Second, go to the website(s) of the alternative you wish to use and look for any research that backs up their claims. If no research is found on the site, it probably doesn’t exist. In its place you will usually find “user testimonials” which are anecdotal statements made by users of the alternative attesting to the product’s success. NEVER RELY ON TESTIMONIALS AS EVIDENCE OF EFFICACY. They are notoriously unreliable (and are often written by the proponents themselves) because there are many reasons why people think an alternative worked for them when it really didn’t.
Third, iIf you do find research there are a few more questions you need to ask (most of the following information can be found on the first page of the study):
a) Who conducted the study? Was it a proponent of the alternative? (Indicates bias)
b) Who funded the study? Was it funded by a proponent of the alternative?
c) Was the study conducted on humans, animals, or in vitro (in a petri dish). Note: study results from tests conducted on animals and in vitro are not transferrable to humans.
d) How large was the cohort? If it was only conducted on a few dozen people, the sample size may not be large enough to draw any conclusions.
e) Was it published in a mainstream medical journal (not just an alternative or complementary medical journal)? This is important because mainstream publication provides the study with “peer review” from a wide range of scientists and gives them the opportunity to challenge or corroborate the results.
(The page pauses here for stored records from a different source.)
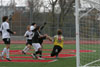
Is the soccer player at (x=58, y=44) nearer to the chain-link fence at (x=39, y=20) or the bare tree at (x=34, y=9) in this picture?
the chain-link fence at (x=39, y=20)

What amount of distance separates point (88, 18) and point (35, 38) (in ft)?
9.68

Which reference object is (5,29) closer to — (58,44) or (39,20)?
(58,44)

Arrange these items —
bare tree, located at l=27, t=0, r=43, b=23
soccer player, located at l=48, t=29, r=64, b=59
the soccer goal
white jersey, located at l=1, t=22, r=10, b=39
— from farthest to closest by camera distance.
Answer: bare tree, located at l=27, t=0, r=43, b=23, soccer player, located at l=48, t=29, r=64, b=59, white jersey, located at l=1, t=22, r=10, b=39, the soccer goal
Fourth, never rely solely on the materials provided to you by a proponent of an alternative. Always corroborate these claims with independent sources. Good sites to search for this information and any indication of quackery would be Quackwatch or the Science Based Medicine Blog. If you’re checking into medical devices such as a ZYTO scan or a RIFE machine, the FDA Medical Device database is easy to use to check for information. Information on products used in place of drugs such as essential oils can be found here. Supplement safety information is available here. Medline Plus also provides a helpful list of herbs and supplements.
Fifth, check into the background of the founder or inventor of the product/treatment. Does he or she have a medical background from accredited medical institution or is their “degree” from naturopathic, homeopathic, or other non-science based entities?
Sixth, beware of articles you read on the internet that make extravagant claims about alternatives. Learn how to read these articles with a critical eye. Does it answer any of the questions asked in #2 or #3 above? And don’t forget to google the article to determine if it is found mainly on alternative or New Age-related sites rather than on reputable scientific sites.
Seventh, be careful how far you buy into the “Big Pharma is the enemy” conspiracy theory. These are mostly a construct of New Agers and are designed to fuel the use of alternatives which is one of the most lucrative areas of this movement.
Don’t be surprised if your research fails to grant credibility to whatever treatment you are investigating. Almost all alternatives in use today, including the most popular (homeopathy, Reiki, supplements, essential oils), have not withstood rigorous testing. This means that they have thus far failed to meet the same requirements that are demanded of the conventional drugs that users opt to replace with an alternative!
The savvy consumer should demand a level playing field. If conventional medicine requires strict testing to determine safety and efficacy, so should alternatives.